One of my heroes died today, Andy Griffith. He was a TV Icon and along with a great group of ensemble actors who on both the Andy Griffith Show in the sixties and Matlock in the 80’s and 90’s helped him become a national treasure. He is of course partially responsible for the making of another American Icon Ron Howard, who started out as his son on the long running Andy Griffith Show and has over the years bestowed well-deserved credit on Andy for not only giving him is start but for being his mentor and inspiring him as well.
Along the way Andy amused and thrilled audiences for generations with his easy going laid back style of acting on the Andy Griffith Show especially and with a slightly more peckish style as the somewhat fussy lawyer Matlock in later years. His fan base has its origins in rural small town America from which he sprang and from which came some of his most endearing lines.

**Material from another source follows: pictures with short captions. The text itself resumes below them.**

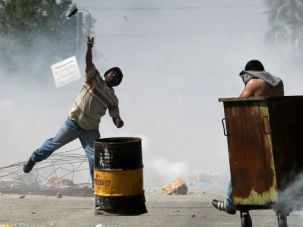 West Bank Unrest: Palestinian youths battle soldiers after a Jewish settler was accused of beating an Arab with steel pipes.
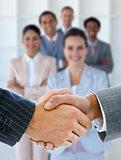 Businessmen shaking hands with team behind them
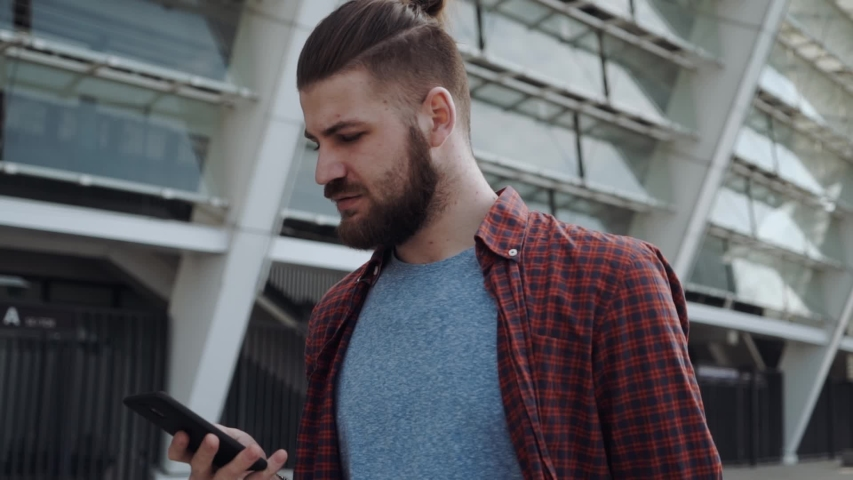 Bearded Man talking on a phone. Casual professional entrepreneur using smartphone smiling outside. Outdoor portrait of modern guy with mobile in the street. | Shutterstock HD Video #1031686949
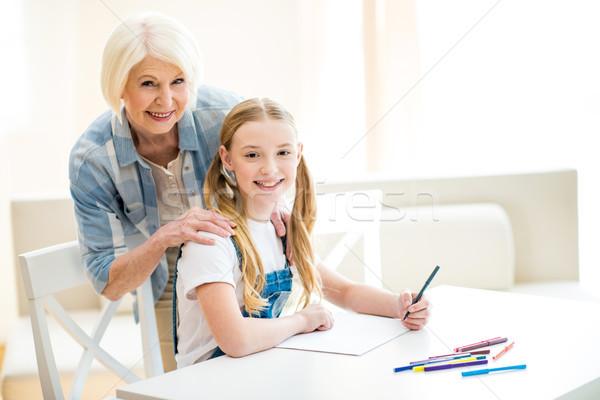 Beautiful girl and senior woman drawing together and smiling at camera  Stock photo © LightFieldStudios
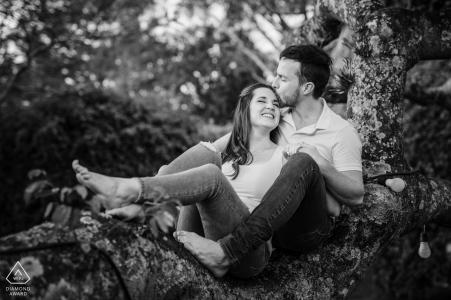 True Love pre wedding Photoshoot at the Hacienda Villa Hermosa in La Garita, Alajuela, Costa Rica of a Couple having fun under a tree during their BW engagement session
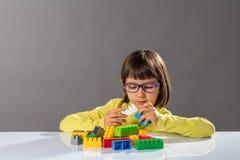 Skoncentrowany młode dziecko bawić się z elementami i kariera inżynierem obraz stock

Growing up in that environment he came quickly to understand both the thinking and the humor that rural Americans possessed and used it to his advantage throughout his career to create characters that were somewhat flawed but loveable just the same.
He got his start as a stand up comedian and became a stand-out with his classic ‘What it was, was football’ in 1953. His take on one of America’s most revered and iconic sports is still fresh today. He couldn’t quite comprehend what he had been accidentally forced into watching, but he put the whole game of football into perspective with his closing lament, “It was some kindly of a contest, whereby one bunch them men tried take that pumpkin from one end of that cow pasture to the other without either getting knocked down or steppin’ in something.”
That one classic monologue propelled him into a lifetime of TV and Movies. His first movie also remains a classic “No Time For Sergeants’. While he has become a comedic icon he also has left us with a number of dramatic roles for which he gained acclaim, especially his dark, chilling and somewhat prescience portrayal of ‘Lonesome Rhodes, as a made up character that soon comes to control everything and everybody around him and then seeks to control the nation as well and its people as well, before he is brought down by his own ego, and the people around him who helped create the monster that he had become, in the now classic ‘A Face in the Crowd’.
The Andy Griffith Show became an all-time classic because of its innate ability to address real-life issues with thoughtful though humorous insights that gave you the point and made you think without directly smacking you in the face and letting you laugh and feel good about what you saw. It was sometimes a little hokey, but with good thoughts and good humor in mind. Often teaching a lesson without preaching and still being hilarious and entertaining.
He made several other classic movies for TV in which he often played dark and menacing roles gaining kudos for his dramatic skills as an actor. But it was through his mostly comedic roles which made him the icon that he became.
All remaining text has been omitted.